Further, the system may be directly connected to one or more data
sources which may include, but not be limited to a public and/or
private database or any external system connected through an
Application Program Interface (API). Further, if the system is
directly connected to an instrument that generates data (i.e. mass
spectrometer, microarray scanner, etc.) or other data processing
system, the data may be provided to the system automatically,
programmatically, or manually. In some instances, data may be
obtained through "cores", which represent third party entities
within commercial or academic organizations that generate/process
biological datasets.
[0011] In a preferred embodiment, the system described herein
identifies two or more users and/or organizations, based on one or
more correlations between their biological datasets. Described
herein, correlations may refer to one or more overlapping
biological molecules in two or more biological datasets identified
through the use of one or more computational techniques. Such
techniques may include, but not limited to, simplistic approaches
with little to no statistical rigor, or a highly sophisticated
schema dependent upon higher order data analytics and machine
learning, described in detail below. The correlation technique used
by the system may be dependent on the type of data, the type of
analysis being performed, the data provider, or a specific
configuration set by a user or organization. The process of
identifying two or more users or organizations based on
correlations between their respective biological datasets is
referred to herein as "data-dependent socialization".
[0012] To enable data-dependent socialization, the system may use
associated id metadata, experiment metadata or other information.
Further, the system may be configured to recommend and facilitate
communication between two or more users, two or more organizations,
one or more users to one or more organizations, or any other
combination thereof. The recommendation of one or more users or
organizations, based on data-dependent socialization, is referred
to herein as a "collaboration recommendation." Collaboration
recommendations may be strictly based on correlations between two
or more biological datasets or further based on one or more
criteria set by a user, organization, or system.
[0013] By utilizing the data-dependent socialization system and
methods described herein, users and organizations can collaborate
across similar or multiple disciplines. For private companies (i.e.

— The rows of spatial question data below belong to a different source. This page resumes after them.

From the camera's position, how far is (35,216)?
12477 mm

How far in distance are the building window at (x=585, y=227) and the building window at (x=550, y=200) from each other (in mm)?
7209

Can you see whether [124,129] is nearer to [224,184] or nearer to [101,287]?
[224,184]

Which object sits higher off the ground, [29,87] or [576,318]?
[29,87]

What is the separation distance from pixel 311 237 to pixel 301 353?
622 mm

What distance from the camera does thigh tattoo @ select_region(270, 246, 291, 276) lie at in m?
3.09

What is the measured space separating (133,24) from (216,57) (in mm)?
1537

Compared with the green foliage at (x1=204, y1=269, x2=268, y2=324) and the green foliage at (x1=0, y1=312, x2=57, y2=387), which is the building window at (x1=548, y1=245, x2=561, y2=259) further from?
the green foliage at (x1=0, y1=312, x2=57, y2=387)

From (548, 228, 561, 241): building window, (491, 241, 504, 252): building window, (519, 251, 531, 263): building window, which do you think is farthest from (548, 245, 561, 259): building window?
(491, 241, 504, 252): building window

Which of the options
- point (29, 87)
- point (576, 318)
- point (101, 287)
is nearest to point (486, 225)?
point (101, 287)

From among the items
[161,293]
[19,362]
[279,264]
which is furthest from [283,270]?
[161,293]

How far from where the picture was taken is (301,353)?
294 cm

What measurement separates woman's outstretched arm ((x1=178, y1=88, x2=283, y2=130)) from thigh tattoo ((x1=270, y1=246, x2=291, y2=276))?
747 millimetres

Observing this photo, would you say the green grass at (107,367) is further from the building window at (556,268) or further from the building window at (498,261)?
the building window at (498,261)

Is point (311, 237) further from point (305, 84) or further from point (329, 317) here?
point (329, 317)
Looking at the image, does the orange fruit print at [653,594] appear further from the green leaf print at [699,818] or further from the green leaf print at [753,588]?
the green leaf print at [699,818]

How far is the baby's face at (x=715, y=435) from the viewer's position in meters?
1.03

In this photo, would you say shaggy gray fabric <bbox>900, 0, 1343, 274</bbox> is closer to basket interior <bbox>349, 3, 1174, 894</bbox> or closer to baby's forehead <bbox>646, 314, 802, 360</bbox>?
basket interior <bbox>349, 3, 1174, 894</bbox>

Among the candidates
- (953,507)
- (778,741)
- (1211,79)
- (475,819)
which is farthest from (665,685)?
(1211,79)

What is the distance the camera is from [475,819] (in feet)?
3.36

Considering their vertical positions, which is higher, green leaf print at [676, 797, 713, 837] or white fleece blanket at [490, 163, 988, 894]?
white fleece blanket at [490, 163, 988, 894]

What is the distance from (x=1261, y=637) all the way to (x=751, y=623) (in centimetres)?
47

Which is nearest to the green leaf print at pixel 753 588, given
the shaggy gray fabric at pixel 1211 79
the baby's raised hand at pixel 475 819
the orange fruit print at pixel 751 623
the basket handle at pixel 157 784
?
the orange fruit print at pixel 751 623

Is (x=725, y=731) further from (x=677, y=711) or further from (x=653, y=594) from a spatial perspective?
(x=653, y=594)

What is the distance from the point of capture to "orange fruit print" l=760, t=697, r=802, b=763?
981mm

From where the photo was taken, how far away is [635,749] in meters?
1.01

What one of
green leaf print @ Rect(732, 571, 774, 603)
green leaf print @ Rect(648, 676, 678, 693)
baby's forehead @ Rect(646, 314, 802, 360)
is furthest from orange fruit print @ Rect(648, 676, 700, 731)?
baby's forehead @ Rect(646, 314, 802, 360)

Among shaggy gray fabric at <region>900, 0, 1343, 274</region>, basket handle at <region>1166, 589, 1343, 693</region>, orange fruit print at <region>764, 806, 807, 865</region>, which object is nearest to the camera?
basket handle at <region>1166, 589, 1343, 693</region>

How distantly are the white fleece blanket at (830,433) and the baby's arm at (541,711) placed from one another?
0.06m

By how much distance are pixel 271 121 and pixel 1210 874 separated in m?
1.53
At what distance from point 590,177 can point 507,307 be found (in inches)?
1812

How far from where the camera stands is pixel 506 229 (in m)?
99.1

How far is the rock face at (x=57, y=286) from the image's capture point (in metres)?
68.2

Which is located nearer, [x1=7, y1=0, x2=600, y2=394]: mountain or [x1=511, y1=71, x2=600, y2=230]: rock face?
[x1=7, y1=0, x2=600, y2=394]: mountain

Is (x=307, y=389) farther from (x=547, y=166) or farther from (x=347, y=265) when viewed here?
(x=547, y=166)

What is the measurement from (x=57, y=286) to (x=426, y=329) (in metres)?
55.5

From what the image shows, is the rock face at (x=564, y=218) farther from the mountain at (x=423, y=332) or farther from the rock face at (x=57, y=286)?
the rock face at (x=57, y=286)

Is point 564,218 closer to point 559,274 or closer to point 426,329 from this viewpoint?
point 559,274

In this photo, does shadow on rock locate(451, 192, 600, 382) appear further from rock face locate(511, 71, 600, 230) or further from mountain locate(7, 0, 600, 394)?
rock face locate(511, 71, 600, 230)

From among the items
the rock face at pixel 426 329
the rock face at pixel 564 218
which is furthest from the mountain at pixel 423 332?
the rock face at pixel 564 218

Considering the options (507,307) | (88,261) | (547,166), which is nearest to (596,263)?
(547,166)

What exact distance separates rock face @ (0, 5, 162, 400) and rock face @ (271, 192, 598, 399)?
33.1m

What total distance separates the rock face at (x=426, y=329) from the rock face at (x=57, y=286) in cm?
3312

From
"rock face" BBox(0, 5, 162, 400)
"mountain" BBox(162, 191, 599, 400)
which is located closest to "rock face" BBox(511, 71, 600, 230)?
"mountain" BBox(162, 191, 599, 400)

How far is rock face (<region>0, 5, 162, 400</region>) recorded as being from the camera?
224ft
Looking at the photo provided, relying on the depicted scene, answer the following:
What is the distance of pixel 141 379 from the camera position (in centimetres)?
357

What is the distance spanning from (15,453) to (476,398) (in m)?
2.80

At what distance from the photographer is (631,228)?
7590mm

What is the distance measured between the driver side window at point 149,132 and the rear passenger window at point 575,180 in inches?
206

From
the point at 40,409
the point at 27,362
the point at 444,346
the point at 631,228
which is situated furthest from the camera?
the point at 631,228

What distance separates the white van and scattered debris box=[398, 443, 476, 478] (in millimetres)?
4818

pharmaceutical, biotechnology) this may enable identification of
consultants and/or laboratories in academia that can facilitate and
optimize R&D efforts, thereby cutting costs and accelerating
product development. For academics, the system may serve as a
conduit to identify key partnerships with other investigators in
the private and public domains that may optimize their research and
funding efforts. The system described herein may provide the user
or organizations a report containing what data overlaps and why it
overlaps. This report may facilitate a mutually "common ground"
understanding independent of their specific expertise. Further, the
system may suggest one or more areas of additional research (i.e.
follow-up experiments), suggest products, provide links to supplier
companies that can support the additional research, or suggest new
funding opportunities.
[0014] Existing social networks require an individual or
organization to explicitly provide information and to explicitly
interact. This "broadcast" model represents the typical social
networking model provided by LinkedIn.RTM., Facebook.RTM.,
Google+.RTM., and others. Scientifically focused social networks
such as ResearchGate.RTM., VIVO.RTM., SciVee.RTM., Mendeley.RTM.,
ScienceSifter.RTM., and others provide scientists with a similar
social network model. These social networks may provide linking
recommendations based on evaluation of publications to obtain
co-author information and keywords associated with the publication.
For example, it may recommend a link between two scientists that
have the term "Macrophage" in the title or abstract of their
respective publications. This provides limited value to a
scientist. For instance, many scientists are already connected to
other scientists with similar research interests and they would
certainly know co-authors of their publication. These solutions may
fail to link scientists that do not have the same keywords or who
have not co-authored a publication. Further, these solutions fail
to provide a dynamic representation of the current research
interests of a scientist or organization.
[0015] None of the solutions discussed above evaluate biological
datasets to recommend collaborations, facilitate communication,
maintain data privacy, or further recommend funding opportunities
and products or services to one or more users and/or
organizations.
[0016] A solution that enables one or more users or organizations
to identify one or more potential collaborators based on one or
more correlations from one or more biological datasets has eluded
those skilled in the art.
[0017] A solution that facilitates a connection between two or more
users and/or organizations while maintaining privacy relating to
their biological data has eluded those skilled in the art.
[0018] A solution that recommends one or more funding opportunities
to one or more users or organizations based on one or more
correlations has eluded those skilled in the art.
[0019] A solution that enables one or more organizations to
identify cross-disciplinary teams of scientists based on one or
more correlations has eluded those skilled in the art.
[0020] A solution that enables one or more organizations to target
funding to one or more users based on one or more correlations has
eluded those skilled in the art.
[0021] A solution that recommends one or more experiments or other
actionable tasks to one or more users or organizations based on one
or more correlations has eluded those skilled in the art.
[0022] A solution that recommends one or more products or services
to one or more users and/or organizations based on one or more
correlations has eluded those skilled in the art.
[0023] It would be advantageous to provide a service that
identifies potential collaborators based on one or more
correlations between one or more biological datasets.
[0024] It would also be advantageous to provide a service that,
based on one or more correlations, facilitates communication while
maintaining privacy between potential collaborators.
[0025] It would also be advantageous to provide a service that,
based on one or more correlations, identifies funding opportunities
to one or more users or organizations.
[0026] It would also be advantageous to provide a service that,
based on one or more correlations, enables one or more
organizations to identify cross-discipline teams of scientists.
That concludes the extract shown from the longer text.